3

I have created a class, as below, to represent a Composite Primary Key model:

public class PrimaryKeyModel
{
    public string ColumnName { get; set; }
    public string ColumnValue { get; set; }
    public int RowNumber { get; set; } // always unique
}

It basically represents the names/values of the columns which together make up the primary key, plus the row number where this combination belongs; originally in a Spreadsheet.

I have then put this model in a List and populated it with data from a spreadsheet:

List<PrimaryKeyModel> primaryKeysList = new List<PrimaryKeyModel>; 

I would like to check primaryKeysList and see if it has any duplicated values, and if it has, I would like to know the Row numbers where these values are duplicated.

I have tried different ways such as loading this list into a HashSet, a dictionary and to use this solution here at this link but non of it worked.

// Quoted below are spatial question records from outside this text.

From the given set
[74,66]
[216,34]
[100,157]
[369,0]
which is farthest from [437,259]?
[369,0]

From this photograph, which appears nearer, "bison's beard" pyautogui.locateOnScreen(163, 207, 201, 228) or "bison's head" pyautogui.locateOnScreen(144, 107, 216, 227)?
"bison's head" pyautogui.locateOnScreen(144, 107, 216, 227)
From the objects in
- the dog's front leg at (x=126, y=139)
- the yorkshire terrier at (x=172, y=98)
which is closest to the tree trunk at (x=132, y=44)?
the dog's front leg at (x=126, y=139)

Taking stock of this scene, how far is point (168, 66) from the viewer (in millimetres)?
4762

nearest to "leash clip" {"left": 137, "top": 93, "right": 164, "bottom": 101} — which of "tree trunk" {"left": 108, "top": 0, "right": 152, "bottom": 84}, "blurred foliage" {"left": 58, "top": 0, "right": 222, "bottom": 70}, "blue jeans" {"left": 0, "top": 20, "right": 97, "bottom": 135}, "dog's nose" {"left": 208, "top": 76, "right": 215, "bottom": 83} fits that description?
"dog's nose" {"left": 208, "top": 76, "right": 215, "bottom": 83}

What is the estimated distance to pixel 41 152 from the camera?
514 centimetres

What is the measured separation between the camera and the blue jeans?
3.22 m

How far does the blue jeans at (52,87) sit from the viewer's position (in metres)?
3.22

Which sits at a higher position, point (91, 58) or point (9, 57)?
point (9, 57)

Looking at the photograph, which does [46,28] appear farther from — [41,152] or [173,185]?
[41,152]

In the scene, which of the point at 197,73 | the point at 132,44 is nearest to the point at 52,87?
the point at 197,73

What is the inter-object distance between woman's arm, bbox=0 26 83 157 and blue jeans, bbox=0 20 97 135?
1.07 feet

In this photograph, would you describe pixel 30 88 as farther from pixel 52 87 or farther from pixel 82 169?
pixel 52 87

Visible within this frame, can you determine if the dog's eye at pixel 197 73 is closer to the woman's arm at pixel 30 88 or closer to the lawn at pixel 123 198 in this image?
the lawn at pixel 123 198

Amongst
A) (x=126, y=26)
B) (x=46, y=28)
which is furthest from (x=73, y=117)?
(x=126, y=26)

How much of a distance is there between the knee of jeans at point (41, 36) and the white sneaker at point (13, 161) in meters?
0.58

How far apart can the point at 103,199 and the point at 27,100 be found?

Is there anyway I could resolve this.

Thanks.

Update - Here is a sample data display. UniqueColumnsModel is the same as PrimaryKeyModel; I have changed it here to make it clearer.

enter image description here

Edit: Clarification of the question

I am trying to import data from a spreadsheet (which can have many types(one for sales, one for quotes ..etc.)) into a database. A configuration table in the database determines which column(s) in a spreadsheet will constitute the primary key in the destination table. My task is to create a routine which validate spreadsheet data before being it being uploaded (imported) into the database using my application. I want ot validate that the columns set as the composites of the primary key, do not contain any duplicated data, so that the primary key constraint is NOT violated in the destination table on insert..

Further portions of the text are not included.